- [What to work on]
Beginning with the first entry, restate the data word for word and leave out the images.

- [Records shown]
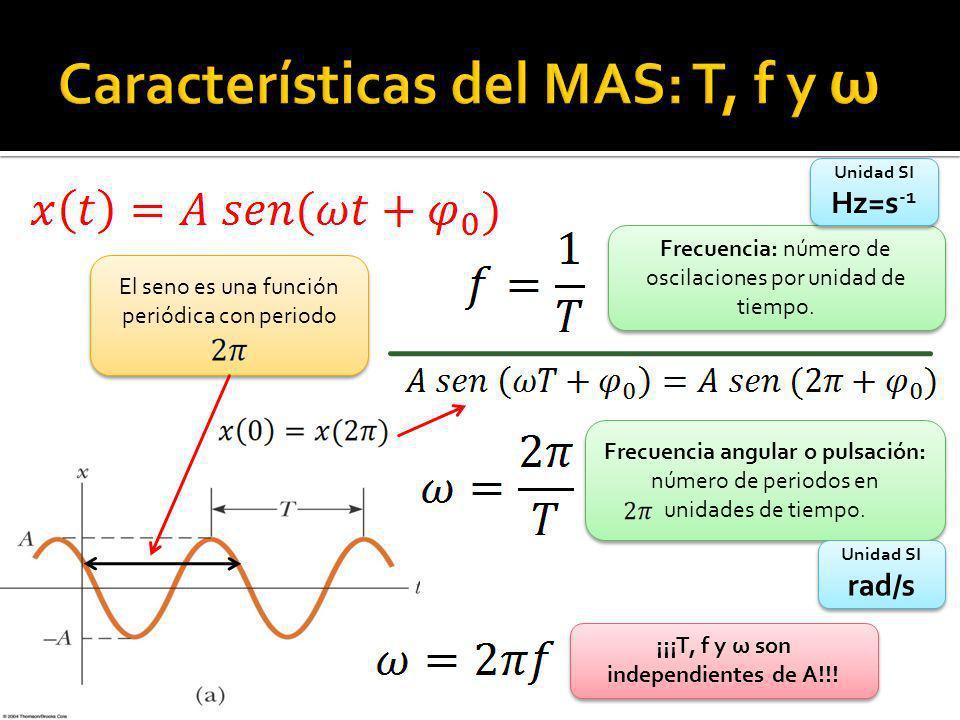 Características del MAS: T, f y ω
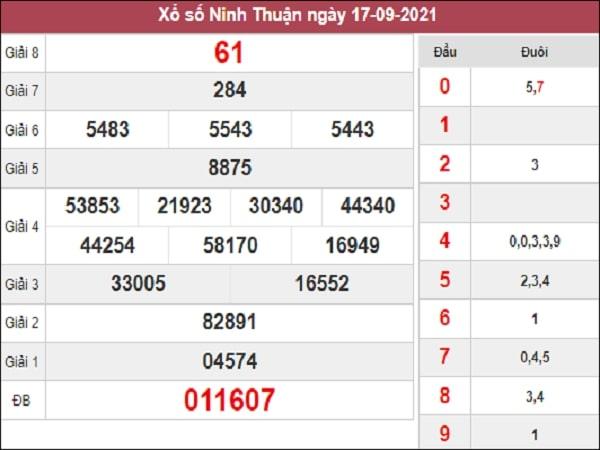 Nhận định XSNT 24-09-2021
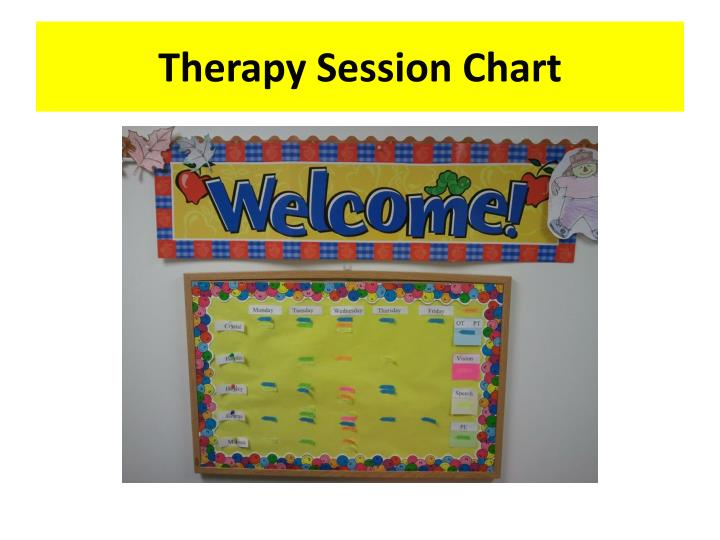 Therapy session chart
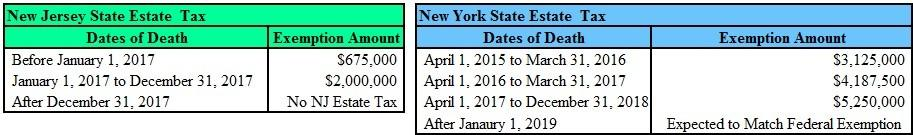 nj-and-ny-estate-tax-changes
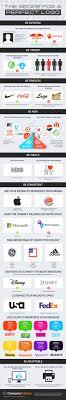 How To Design A New Logo How To Design A Brilliant Business Logo For A Brand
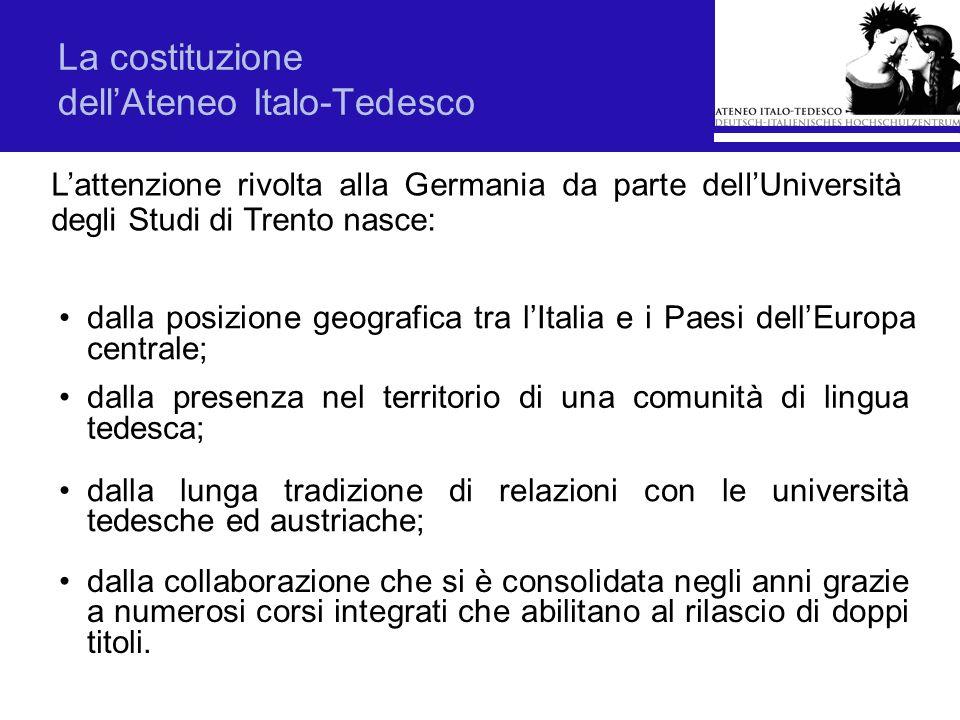 La costituzione dellAteneo Italo-Tedesco Lattenzione rivolta alla Germania da parte dellUniversità degli Studi di Trento nasce: dalla posizione geogra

- [Exercise answer]
 Características del MAS: T, f y ω
 Nhận định XSNT 24-09-2021
 Therapy session chart
 nj-and-ny-estate-tax-changes
 How To Design A New Logo How To Design A Brilliant Business Logo For A Brand
 La costituzione dellAteneo Italo-Tedesco Lattenzione rivolta alla Germania da parte dellUniversità degli Studi di Trento nasce: dalla posizione geogra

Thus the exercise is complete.